# GOTM May 2008 - Jacksonplayer's Jackson Custom Shop Fusion 7



## noodles (May 1, 2008)

*May 2008 Guitar of the Month: Jacksonplayer's Jackson Custom Shop Fusion 7*

Congrats to *Jacksonplayer* for winning May's GOTM, as voted on by you, the Sevenstring.org membership! 

This is quite possibly the first bolt-on Jackson 7-string ever built! Here are pictures of this unique, one of a kind instrument.























*Quick specs:*


Solid two-piece quilt maple body
Bolt-on maple neck with matching quilt maple headstock
Rosewood fretboard
Lo-Pro Edge 7 bridge
Duncan Blackout bridge and EMG 707 neck pickups
Volume and tone knobs
3-way switch

All GOTM winners get some new tunes! A signed copy of Division's _Trinity_ and Eric Clemenzi's _Basement Tapes_.






Congratulations to the Guitar of the Month winner for May!


----------



## zimbloth (May 1, 2008)

Congrats b3n. That is a sweet guitar! I guess I didn't need to win as I already purchased the Division CD a few years ago


----------



## Desecrated (May 1, 2008)

Congrats.


----------



## TimSE (May 1, 2008)

nice


----------



## jacksonplayer (May 1, 2008)

noodles said:


> Congrats to *b3n* for winning May's GOTM, as voted on by you, the Sevenstring.org membership!



Err, umm... 

Thanks everyone, this is way the hell cool! And no, it's not for sale... 

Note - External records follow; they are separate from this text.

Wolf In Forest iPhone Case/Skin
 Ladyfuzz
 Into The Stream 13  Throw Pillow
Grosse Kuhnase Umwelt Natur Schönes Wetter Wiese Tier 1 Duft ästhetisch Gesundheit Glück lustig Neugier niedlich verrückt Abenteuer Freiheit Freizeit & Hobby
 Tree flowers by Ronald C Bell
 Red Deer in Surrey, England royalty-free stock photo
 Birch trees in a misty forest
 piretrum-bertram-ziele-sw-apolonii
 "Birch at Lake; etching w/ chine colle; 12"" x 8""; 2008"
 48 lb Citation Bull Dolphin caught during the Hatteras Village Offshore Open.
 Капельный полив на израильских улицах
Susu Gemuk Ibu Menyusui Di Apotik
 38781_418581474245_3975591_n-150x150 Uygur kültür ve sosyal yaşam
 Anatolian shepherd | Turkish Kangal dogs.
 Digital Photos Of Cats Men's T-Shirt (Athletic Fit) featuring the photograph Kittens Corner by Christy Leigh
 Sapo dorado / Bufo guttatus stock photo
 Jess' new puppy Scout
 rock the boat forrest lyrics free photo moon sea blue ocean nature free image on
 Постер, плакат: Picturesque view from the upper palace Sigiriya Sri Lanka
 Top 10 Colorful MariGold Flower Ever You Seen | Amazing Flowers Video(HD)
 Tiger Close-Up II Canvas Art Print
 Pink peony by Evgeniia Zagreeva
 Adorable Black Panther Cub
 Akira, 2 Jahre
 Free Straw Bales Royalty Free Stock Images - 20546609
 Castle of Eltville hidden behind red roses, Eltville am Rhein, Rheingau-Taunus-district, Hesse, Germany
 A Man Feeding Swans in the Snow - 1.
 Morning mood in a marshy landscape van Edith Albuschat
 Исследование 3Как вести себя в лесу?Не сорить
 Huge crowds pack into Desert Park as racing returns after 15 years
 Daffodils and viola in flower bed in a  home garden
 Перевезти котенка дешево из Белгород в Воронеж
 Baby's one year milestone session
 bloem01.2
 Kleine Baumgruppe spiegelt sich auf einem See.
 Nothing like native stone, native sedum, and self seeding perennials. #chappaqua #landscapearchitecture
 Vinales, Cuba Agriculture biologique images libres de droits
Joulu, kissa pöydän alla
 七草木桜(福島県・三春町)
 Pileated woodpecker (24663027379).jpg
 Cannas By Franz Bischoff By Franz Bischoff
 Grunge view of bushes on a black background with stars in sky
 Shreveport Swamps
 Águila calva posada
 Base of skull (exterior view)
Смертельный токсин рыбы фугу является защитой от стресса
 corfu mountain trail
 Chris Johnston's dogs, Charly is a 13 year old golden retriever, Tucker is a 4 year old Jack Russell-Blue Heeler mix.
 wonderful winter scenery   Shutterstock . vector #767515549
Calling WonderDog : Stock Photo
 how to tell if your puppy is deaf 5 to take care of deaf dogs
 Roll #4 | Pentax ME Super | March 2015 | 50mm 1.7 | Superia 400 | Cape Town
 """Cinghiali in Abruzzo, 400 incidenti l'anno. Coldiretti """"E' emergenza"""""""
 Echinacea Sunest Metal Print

Noodles, I'll send you a couple of so-so pictures (though they're already posted around here somewhere), but I need to take a couple more good ones to even get in the neighborhood of that awesome photo you took.


----------



## Michael (May 1, 2008)

Two people own this guitar? 

Congrat's Chris!


----------



## Metal Ken (May 1, 2008)

jacksonplayer said:


> Err, umm...
> 
> Thanks everyone, this is way the hell cool! And no, it's not for sale...
> 
> Noodles, I'll send you a couple of so-so pictures (though they're already posted around here somewhere), but I need to take a couple more good ones to even get in the neighborhood of that awesome photo you took.



Fixed that for ya


----------



## ajdehoogh (May 1, 2008)

Congrats dude.


----------



## Hexer (May 2, 2008)

yay congrats! reeeeaaaally nice axe


----------



## Apophis (May 2, 2008)

Congrats, awesome guitar


----------



## noodles (May 2, 2008)

jacksonplayer said:


> Err, umm...



Serves me right for throwing this together five minutes before walking out of the office for the day.


----------



## playstopause (May 2, 2008)

Congrats!


----------



## LordCashew (May 2, 2008)




----------



## Shawn (May 3, 2008)

Very nice. Congrats!


----------



## wannabguitarist (May 5, 2008)

That's probably my favorite guitar on this site


----------



## amonb (May 11, 2008)

Well done... that is a truly magnificent guitar!


----------



## jacksonplayer (May 12, 2008)

Thanks, guys. I'd like to be able to claim credit for designing it, but alas, I snatched it off of eBay a couple of years ago.


----------



## Aled Smith (May 15, 2008)

noodles said:


> *May 2008 Guitar of the Month: Jacksonplayer's Jackson Custom Shop Fusion 7*
> 
> Congrats to *Jacksonplayer* for winning May's GOTM, as voted on by you, the Sevenstring.org membership!
> 
> ...


----------



## Thrashmanzac (May 15, 2008)




----------



## aeronaut (May 17, 2008)

beautiful guitar.


----------



## budda (May 18, 2008)

tis one sexy item.


----------



## marko10447 (Jun 16, 2008)

bad ass guitar!!


----------